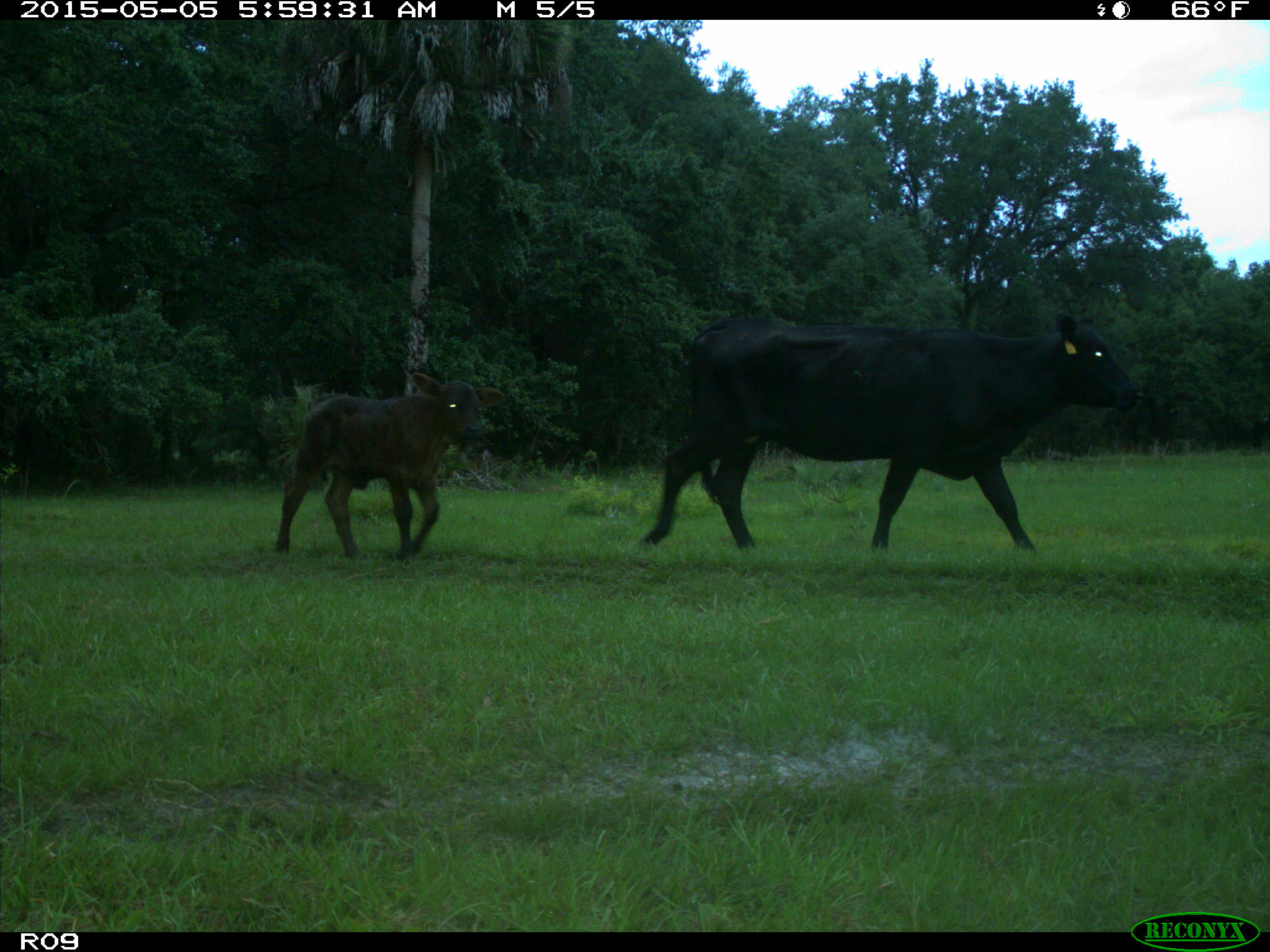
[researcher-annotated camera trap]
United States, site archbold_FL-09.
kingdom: Animalia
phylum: Chordata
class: Mammalia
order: Artiodactyla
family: Bovidae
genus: Bos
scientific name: Bos taurus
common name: domestic cow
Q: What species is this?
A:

┄┄┄┄┄┄┄┄┄┄

[Work required] Your copy of the listing should match it exactly, apart from the pictures, which are left out.

[Answer box]
[researcher-annotated camera trap]
United States, site archbold_FL-09.
kingdom: Animalia
phylum: Chordata
class: Mammalia
order: Artiodactyla
family: Bovidae
genus: Bos
scientific name: Bos taurus
common name: domestic cow
Q: What species is this?
A:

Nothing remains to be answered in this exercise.